Listed entries
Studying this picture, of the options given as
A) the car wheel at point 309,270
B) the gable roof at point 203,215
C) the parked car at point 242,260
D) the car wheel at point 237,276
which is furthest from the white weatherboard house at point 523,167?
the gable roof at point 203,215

Your goal
Can you put each nonblank line of the records above into a Markdown table, with the row number under "Row" and the line itself under "Line"?

Response below
| Row | Line |
|---|---|
| 1 | Studying this picture, of the options given as |
| 2 | A) the car wheel at point 309,270 |
| 3 | B) the gable roof at point 203,215 |
| 4 | C) the parked car at point 242,260 |
| 5 | D) the car wheel at point 237,276 |
| 6 | which is furthest from the white weatherboard house at point 523,167? |
| 7 | the gable roof at point 203,215 |